A careful reading of this article will show that the authore made absolutely zero objective, measurable predictions. e.g. the author doesn't say that the banking system will fail, or the stock market will crash, or that average incomes will fall relative to their continental counterparts.
However, the mood of the piece accurately captured my ambivalence about continuing to live in London.
I bought a house just before the election, but I'm finding it extremely hard to justify investing much in it because I can't really see a future for me in this country, if it continues to trend.
It's not about plummeting stock markets or failing banking systems. It's about living with the uncertainty as to whether I'll still be welcome as a non-citizen. The moment the UK state starts to vary treatment on important things like entitlements or tax rates, I'm out of here - I'm not like some cow to be milked for the benefit of the natives.
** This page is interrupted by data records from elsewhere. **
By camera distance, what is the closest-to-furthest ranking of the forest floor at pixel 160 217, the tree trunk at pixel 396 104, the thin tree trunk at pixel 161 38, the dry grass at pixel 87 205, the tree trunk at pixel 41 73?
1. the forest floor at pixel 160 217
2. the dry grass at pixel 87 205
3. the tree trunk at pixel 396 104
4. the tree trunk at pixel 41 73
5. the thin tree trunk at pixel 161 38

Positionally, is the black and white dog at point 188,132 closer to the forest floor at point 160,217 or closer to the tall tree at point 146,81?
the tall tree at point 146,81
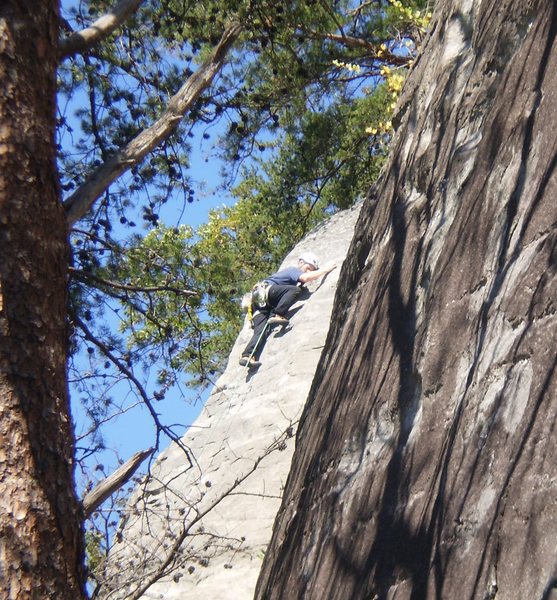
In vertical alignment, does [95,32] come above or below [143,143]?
above

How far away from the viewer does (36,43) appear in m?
3.11

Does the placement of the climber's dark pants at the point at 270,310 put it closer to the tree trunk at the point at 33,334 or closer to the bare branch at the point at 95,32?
the bare branch at the point at 95,32

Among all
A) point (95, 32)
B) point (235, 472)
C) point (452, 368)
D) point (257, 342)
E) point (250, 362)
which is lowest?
point (452, 368)

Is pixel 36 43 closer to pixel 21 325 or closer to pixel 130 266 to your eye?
pixel 21 325

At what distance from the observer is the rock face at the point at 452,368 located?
1982 mm

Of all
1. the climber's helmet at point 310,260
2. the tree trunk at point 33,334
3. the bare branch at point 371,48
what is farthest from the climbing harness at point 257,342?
the tree trunk at point 33,334

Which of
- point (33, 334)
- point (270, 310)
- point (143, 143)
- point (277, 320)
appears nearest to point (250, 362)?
point (277, 320)

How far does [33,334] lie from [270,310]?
8.08m

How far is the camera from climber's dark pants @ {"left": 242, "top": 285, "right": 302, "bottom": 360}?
1046cm

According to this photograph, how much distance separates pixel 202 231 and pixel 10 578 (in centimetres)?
1625

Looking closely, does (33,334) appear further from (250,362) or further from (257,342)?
(257,342)

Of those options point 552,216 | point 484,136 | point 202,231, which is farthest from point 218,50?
point 202,231

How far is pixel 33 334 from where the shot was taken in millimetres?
2627

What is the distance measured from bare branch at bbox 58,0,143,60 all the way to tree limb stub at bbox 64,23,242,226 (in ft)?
1.42
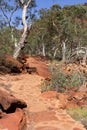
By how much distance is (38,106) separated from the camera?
9.25m

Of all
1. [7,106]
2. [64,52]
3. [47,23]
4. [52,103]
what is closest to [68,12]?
[47,23]

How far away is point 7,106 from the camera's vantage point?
760cm

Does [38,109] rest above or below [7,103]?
below

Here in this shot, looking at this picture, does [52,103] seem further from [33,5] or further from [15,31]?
[15,31]

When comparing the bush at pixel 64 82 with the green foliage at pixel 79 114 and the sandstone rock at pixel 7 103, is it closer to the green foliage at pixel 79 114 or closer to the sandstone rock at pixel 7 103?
the green foliage at pixel 79 114

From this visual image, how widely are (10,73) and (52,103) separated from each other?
506 centimetres

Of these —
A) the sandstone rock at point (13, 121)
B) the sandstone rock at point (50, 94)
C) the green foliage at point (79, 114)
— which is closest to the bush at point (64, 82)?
the sandstone rock at point (50, 94)

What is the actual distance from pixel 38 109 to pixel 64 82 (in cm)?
317

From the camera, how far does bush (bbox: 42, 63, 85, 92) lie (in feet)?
37.4

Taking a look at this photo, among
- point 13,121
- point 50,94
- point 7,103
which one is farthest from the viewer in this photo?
point 50,94

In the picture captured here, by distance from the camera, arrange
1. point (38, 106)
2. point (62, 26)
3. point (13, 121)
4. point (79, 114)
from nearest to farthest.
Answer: point (13, 121), point (79, 114), point (38, 106), point (62, 26)

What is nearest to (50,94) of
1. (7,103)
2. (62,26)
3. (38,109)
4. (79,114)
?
(38,109)

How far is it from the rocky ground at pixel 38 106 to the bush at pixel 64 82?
1.34 ft

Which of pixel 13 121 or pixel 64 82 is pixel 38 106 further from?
pixel 64 82
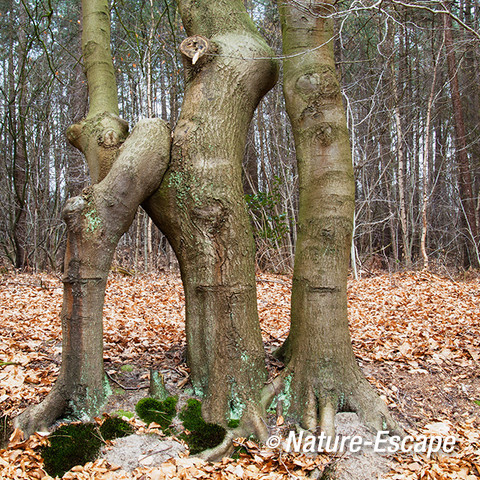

I reckon I'm 6 to 18 months away from leaving for someplace else.
Oh yeah, definitely agreed, which is why I added "surely" at the end. It wasn't anything objective that the author claimed that he expects to fail, like banking, or stock market, or anything else, just his vague abstract notion of failure.
London voted overwhelmingly against Brexit, but will this change as Brexit continues.
Quite a lot about how it feels different, about how London is a multicultural hub, about how migrants are thinking about leaving, about how London will change.
It's a mood piece, but a fairly accurate one from my point of view (lived in London for 20 yrs)
It's an opinion piece that celebrates the many languages, cultures and peoples that make up London today that came about in the last two decades and speculates that Brexit came about because of the divide between cosmopolitan Londoners and rural voters. This difference it posits was exploited by conservative media to inflame residents of rural and less urban areas to vote for Brexit, giving examples of opinion writers claiming Trump as their model and Obama'izing as the problem. It wonders but does not answer if London can continue to succeed as a cosmopolitan financial center of Europe after Brexit.
In other words the age old "champagne left" explanation for everything. Ignoring the massive class divide involved in the vote. A class divide that can be traced back to Thatcher and Reagan going union busing.
I'm in the middle of reading "Chavs: The Demonization of the Working Class" which is rather interesting - although it is from 2012 the attitudes is described are clearly what eventually led to the Brexit vote:
That's quite literally the summary, if you normalize for all the musings and feel-good details.